The authors develop a compact, efficient 2D MOT system with high atom fluxes, utilizing short-distance Zeeman slowing for the first time in such a setup.

Findings

Lithium atom flux reaches 6.6×10^9 atoms/s, 44 times higher with Zeeman slowing.

Rubidium atom flux is 2.3×10^9 atoms/s at room temperature.
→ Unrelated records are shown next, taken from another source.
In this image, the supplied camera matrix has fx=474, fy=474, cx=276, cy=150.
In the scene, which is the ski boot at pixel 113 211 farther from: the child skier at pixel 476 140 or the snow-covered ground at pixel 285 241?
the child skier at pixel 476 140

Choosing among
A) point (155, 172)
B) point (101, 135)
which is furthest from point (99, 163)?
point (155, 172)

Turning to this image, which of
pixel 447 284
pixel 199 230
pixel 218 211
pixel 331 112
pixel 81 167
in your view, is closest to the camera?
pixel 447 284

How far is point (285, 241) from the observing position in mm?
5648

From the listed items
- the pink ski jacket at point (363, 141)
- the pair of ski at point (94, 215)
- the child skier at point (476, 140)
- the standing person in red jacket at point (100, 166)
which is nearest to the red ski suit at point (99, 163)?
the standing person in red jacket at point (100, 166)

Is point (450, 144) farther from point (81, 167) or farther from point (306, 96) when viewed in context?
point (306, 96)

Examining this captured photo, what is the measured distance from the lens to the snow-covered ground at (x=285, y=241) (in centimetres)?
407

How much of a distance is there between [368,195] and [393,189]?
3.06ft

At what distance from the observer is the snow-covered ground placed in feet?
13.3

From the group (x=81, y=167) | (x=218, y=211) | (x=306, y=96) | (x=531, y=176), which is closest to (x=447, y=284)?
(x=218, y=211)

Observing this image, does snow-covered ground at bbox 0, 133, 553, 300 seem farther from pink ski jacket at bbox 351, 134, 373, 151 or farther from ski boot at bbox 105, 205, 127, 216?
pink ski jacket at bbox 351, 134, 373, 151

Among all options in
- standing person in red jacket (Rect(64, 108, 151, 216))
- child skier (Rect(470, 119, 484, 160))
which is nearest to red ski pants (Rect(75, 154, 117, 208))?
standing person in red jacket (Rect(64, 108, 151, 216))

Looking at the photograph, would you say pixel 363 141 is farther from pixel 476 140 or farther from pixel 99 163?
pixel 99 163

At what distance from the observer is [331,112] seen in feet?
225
The entire system fits within a small volume of 55×65×70 cm^3.

Abstract

We report a compact setup with in-series two-dimensional magneto-optical traps (2D MOTs) that provides high-flux cold lithium and rubidium atoms. Thanks to the efficient short-distance Zeeman slowing, the maximum 3D MOT loading rate of lithium atoms reaches a record value of $6.6\times 10^{9}$ atoms/s at a moderate lithium-oven temperature of 372 degrees Celsius, which is 44 times higher than that without the Zeeman slowing light. The flux of rubidium is also as high as $2.3\times10^9$ atoms/s with the rubidium oven held at room temperature. Meanwhile, the entire vacuum-chamber system, including an ultra-high-vacuum science cell, is within a small volume of $55\times65\times70~\mathrm{cm}^3$. Our work represents a substantial improvement over traditional bulky and complex dual-species cold-atom setups. It provides a good starting point for the fast production of a double-degenerate lithium-rubidium atomic mixture and large samples of ultracold lithium-rubidium ground-state molecules.